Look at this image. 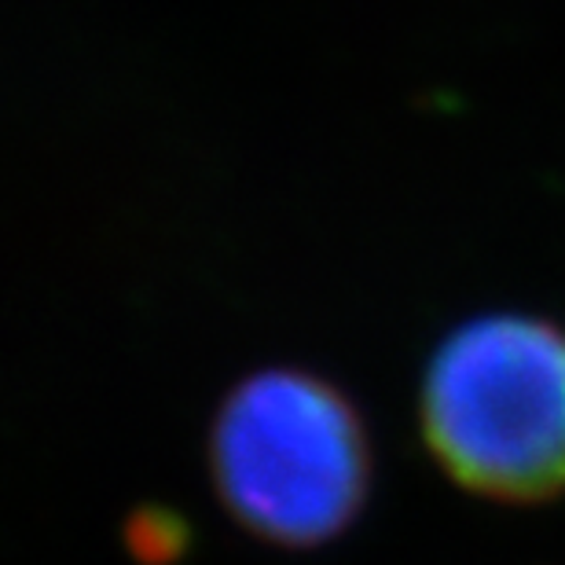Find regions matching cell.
Here are the masks:
<instances>
[{
    "label": "cell",
    "mask_w": 565,
    "mask_h": 565,
    "mask_svg": "<svg viewBox=\"0 0 565 565\" xmlns=\"http://www.w3.org/2000/svg\"><path fill=\"white\" fill-rule=\"evenodd\" d=\"M423 429L470 492L507 503L565 492V331L514 312L462 323L426 367Z\"/></svg>",
    "instance_id": "6da1fadb"
},
{
    "label": "cell",
    "mask_w": 565,
    "mask_h": 565,
    "mask_svg": "<svg viewBox=\"0 0 565 565\" xmlns=\"http://www.w3.org/2000/svg\"><path fill=\"white\" fill-rule=\"evenodd\" d=\"M221 500L250 533L312 547L353 522L367 492L356 412L305 371L268 367L221 404L210 437Z\"/></svg>",
    "instance_id": "7a4b0ae2"
}]
</instances>
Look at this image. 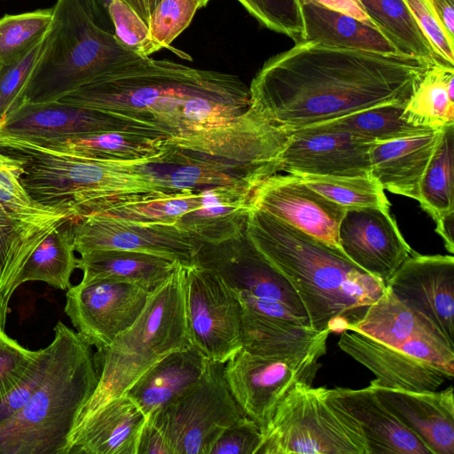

EXERCISE >> Count the lines in the data above that contain the string "fill", with case counting, and reply with the number only.

REPLY TO THE EXERCISE >> 2